Écouter Andromaque le lendemain de Dardanus, le choc est rude, la chute profonde – du chef-d’œuvre altier d’un des suprêmes génies de la musique à l’unique tentative, peu convaincante et d’ailleurs jamais répétée, d’un aimable petit maître de l’opéra-comique, au métier plutôt incertain, dans un genre – celui de la tragédie lyrique – dépassant visiblement ses possibilités. C’est le Centre baroque de Versailles qui a demandé à Hervé Niquet et à son Concert Spirituel de tirer de l’oubli l’Andromaque de Grétry, plus jamais jouée depuis sa création en 1780.

Commande de l’Académie royale de Musique, l’œuvre était achevée depuis deux ans, mais sa première représentation eut lieu après celle de deux chefs-d’œuvre d’une tout autre envergure. L’un illustre, l’Iphigénie en Tauride de Gluck, l’autre aujourd’hui inconnu, mais qu’il me semble urgent de remonter, car cet Amadis de Gaule de Jean-Chrétien Bach (sur le livret remanié de l’Amadis de Lully et Quinault) est un extraordinaire chef-d’œuvre, véritable chaînon manquant entre les derniers grands Rameau et l’Idoménée de Mozart. On n’en dira hélas pas autant de la partition de Grétry, qui dure la moitié de celle de Dardanus… et paraît deux fois plus longue, tant elle est faible et conventionnelle. La pièce sublime de Racine a été réduite en octosyllabes guillerets par un certain Guillaume Pitra, qui n’a même pas été fichu de conserver sans le mutiler le célèbre vers «  Pour qui sont ces serpents qui sifflent sur vos têtes ? » (on rêve à ce qu’en aurait tiré Rameau). Au lieu du dénouement abrupt de Racine, summum d’horreur tragique, nous avons un divertissement nuptial un peu étiré. Visiblement, nous sommes plus du côté du Petit Trianon que de la Grèce antique, ce qui convient d’ailleurs fort bien à la modeste muse de Grétry, dont on ne s’étonne pas qu’il ait été le compositeur préféré de Marie-Antoinette. Il orne ce qui reste du texte de Racine de jolies et oubliables mélodies, ne possédant absolument pas le souffle et la continuité nécessaires à la tragédie, la musique ne correspondant guère au sens des paroles. Mais il y a plus grave : Grétry avouait que Dardanus lui inspirait un profond ennui, et redoutait comme son ami Jean-Jacques Rousseau, autre adversaire de Rameau, tout excès de science dans l’écriture. Grétry possède plus de joliesse mélodique que de métier, son harmonie est pauvre, parfois fautive (quintes et octaves parallèles), sa polyphonie inexistante, son orchestration, au-delà de quelques jolies trouvailles (les trois flûtes accompagnant Andromaque – mais leur effet constamment répété s’émousse vite), maladroite et rudimentaire, jusque dans de soudains fracas de trompettes et timbales. Il y a quelques moments assez attachants, telle la première apparition d’Andromaque au premier acte, mais jamais l’inspiration ne se maintient au-delà de quelques instants, elle est trop courte de souffle. On ne s’étonne guère que l’œuvre soit tombée dans l’oubli, mais il fallait évidemment la ressusciter pour vérifier qu’elle le méritait.

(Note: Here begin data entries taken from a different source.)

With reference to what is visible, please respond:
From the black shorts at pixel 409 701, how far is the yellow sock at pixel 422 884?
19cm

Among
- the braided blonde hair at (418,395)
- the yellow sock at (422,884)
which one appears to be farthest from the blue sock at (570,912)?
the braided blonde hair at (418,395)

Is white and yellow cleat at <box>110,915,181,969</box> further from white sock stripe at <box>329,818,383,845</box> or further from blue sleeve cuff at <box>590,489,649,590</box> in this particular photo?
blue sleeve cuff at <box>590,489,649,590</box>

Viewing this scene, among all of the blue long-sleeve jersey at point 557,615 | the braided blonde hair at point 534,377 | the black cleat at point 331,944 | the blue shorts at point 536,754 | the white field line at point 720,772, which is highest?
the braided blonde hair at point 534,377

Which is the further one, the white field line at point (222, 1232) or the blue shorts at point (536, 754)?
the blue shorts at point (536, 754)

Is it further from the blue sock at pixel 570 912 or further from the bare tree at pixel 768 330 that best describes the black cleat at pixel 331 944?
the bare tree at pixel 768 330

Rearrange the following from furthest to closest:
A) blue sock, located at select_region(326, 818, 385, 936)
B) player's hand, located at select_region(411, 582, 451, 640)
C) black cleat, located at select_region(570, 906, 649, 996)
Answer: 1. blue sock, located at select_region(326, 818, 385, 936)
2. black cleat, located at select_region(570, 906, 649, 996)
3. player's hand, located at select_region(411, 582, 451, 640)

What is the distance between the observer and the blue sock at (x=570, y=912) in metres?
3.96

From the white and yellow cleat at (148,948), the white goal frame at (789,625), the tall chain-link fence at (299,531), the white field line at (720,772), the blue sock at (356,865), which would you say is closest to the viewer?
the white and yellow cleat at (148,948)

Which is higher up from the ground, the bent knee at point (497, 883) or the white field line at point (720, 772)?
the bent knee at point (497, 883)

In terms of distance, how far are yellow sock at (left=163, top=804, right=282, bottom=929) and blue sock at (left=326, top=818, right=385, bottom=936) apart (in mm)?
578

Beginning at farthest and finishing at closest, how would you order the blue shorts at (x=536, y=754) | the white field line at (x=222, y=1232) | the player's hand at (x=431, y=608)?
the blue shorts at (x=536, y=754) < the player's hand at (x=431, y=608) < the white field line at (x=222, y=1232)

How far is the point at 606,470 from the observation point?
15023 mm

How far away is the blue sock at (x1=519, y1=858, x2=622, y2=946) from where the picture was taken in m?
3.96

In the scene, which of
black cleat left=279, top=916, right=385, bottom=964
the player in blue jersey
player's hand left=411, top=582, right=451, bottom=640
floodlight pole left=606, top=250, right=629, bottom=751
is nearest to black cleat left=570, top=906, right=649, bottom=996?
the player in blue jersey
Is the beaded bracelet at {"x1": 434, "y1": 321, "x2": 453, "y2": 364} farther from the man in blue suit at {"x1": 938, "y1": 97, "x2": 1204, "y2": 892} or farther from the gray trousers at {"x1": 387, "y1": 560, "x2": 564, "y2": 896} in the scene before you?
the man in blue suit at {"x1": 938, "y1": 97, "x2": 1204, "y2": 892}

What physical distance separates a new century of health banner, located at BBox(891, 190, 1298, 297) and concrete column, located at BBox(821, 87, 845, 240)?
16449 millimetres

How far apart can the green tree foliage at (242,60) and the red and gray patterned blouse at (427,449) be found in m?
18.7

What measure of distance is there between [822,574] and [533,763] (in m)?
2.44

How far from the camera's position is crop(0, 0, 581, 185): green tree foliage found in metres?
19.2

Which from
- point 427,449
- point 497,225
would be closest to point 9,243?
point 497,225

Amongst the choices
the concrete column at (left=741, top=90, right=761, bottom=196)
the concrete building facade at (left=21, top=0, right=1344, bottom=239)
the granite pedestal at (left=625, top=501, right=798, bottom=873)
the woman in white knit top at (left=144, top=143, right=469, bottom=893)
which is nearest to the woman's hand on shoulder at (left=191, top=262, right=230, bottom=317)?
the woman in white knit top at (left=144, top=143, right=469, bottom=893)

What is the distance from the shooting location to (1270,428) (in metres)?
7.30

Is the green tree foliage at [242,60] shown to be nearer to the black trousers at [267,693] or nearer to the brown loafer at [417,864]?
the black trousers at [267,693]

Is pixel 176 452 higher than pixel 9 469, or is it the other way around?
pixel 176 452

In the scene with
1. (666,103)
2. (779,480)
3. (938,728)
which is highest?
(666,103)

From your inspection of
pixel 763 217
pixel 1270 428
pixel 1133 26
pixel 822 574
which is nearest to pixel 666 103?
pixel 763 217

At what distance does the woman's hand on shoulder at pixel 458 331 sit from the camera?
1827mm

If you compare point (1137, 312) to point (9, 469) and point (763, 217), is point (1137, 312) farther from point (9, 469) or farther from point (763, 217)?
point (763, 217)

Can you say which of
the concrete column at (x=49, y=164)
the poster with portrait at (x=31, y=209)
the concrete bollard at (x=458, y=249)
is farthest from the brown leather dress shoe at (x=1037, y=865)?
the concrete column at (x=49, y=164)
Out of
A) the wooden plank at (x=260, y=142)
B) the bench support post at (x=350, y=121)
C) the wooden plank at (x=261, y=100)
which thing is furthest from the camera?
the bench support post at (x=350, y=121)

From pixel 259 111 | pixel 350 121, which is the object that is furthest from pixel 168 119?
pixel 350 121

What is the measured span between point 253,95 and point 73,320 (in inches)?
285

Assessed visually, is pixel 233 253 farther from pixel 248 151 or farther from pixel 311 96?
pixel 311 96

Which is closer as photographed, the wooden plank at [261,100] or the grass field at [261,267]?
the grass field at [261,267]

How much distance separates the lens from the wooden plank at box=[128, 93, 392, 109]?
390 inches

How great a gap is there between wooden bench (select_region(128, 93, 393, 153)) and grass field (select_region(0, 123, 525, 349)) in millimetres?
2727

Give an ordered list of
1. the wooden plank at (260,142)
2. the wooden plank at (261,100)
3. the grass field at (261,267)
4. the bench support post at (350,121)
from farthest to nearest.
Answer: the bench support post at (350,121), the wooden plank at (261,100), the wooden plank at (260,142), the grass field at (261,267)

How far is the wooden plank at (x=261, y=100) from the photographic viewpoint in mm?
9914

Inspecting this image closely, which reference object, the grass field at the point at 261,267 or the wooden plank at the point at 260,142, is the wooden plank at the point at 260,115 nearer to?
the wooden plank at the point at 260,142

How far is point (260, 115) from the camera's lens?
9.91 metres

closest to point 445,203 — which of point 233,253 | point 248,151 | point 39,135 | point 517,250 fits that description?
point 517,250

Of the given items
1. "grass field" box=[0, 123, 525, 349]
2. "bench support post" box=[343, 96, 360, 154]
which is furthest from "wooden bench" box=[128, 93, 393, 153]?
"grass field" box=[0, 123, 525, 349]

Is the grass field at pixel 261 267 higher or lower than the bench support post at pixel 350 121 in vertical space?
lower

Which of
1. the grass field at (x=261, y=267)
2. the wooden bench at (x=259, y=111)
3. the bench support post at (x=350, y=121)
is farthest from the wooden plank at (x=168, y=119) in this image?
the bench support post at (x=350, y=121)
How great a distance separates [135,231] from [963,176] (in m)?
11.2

En version de concert, il n’y a que la musique pour captiver notre attention durant cette petite heure et demie, et elle est par trop insuffisante. Au moins l’interprétation était-elle de fort belle qualité, moins au niveau de l’orchestre (des hautbois tremblants à la justesse incertaine, quelques couacs sans doute inévitables aux trompettes) qu’à celui des voix. Car les forces conjuguées des chœurs du Concert Spirituel et des Chantres du Centre baroque de Versailles ont fourni une prestation impeccable, et les solistes étaient de très belle qualité. Karine Deshayes est une Andromaque sobre et émouvante, d’une grande noblesse, et Maria Riccarda Wesseling, au mezzo corsé et riche, essaie de mettre dans les fureurs d’Hermione toute la passion qu’elle peut, mais que la jolie musique de Grétry ne lui permet guère d’exprimer. De même, on sent que le puissant baryton du Grec Tassis Christoyoannis ne trouve pas dans le rôle dévolu à Oreste l’intensité dramatique lui permettant de déployer son tempérament. L’éclatant ténor de Sébastien Guèze, originaire de Nîmes et que j’ai applaudi plusieurs fois à l’Opéra de Marseille, trouvait une matière plus à sa mesure dans le rôle de Pyrrhus, sans doute le plus intéressant des quatre retenus par le livret (les autres personnages de la tragédie de Racine ont été supprimés). Sans doute encore subjugué par les splendeurs de Dardanus de Rameau entendu la veille à Lille, peut-être ai-je été exagérément sévère pour l’aimable Grétry. Car je dois à la vérité de mentionner que la soirée du Palais des Beaux-Arts de Bruxelles, dont c’était le spectacle de gala pour son quatre-vingtième anniversaire, s’est achevée sur un rare triomphe de la part d’un public enthousiaste, transporté par une musique qui, quelles que soient ses qualités ou ses faiblesses, n’avait une fois de plus rien de baroque : Mozart composait alors Idoménée, un Himalaya face à la modeste colline du maître liégeois…

H.H.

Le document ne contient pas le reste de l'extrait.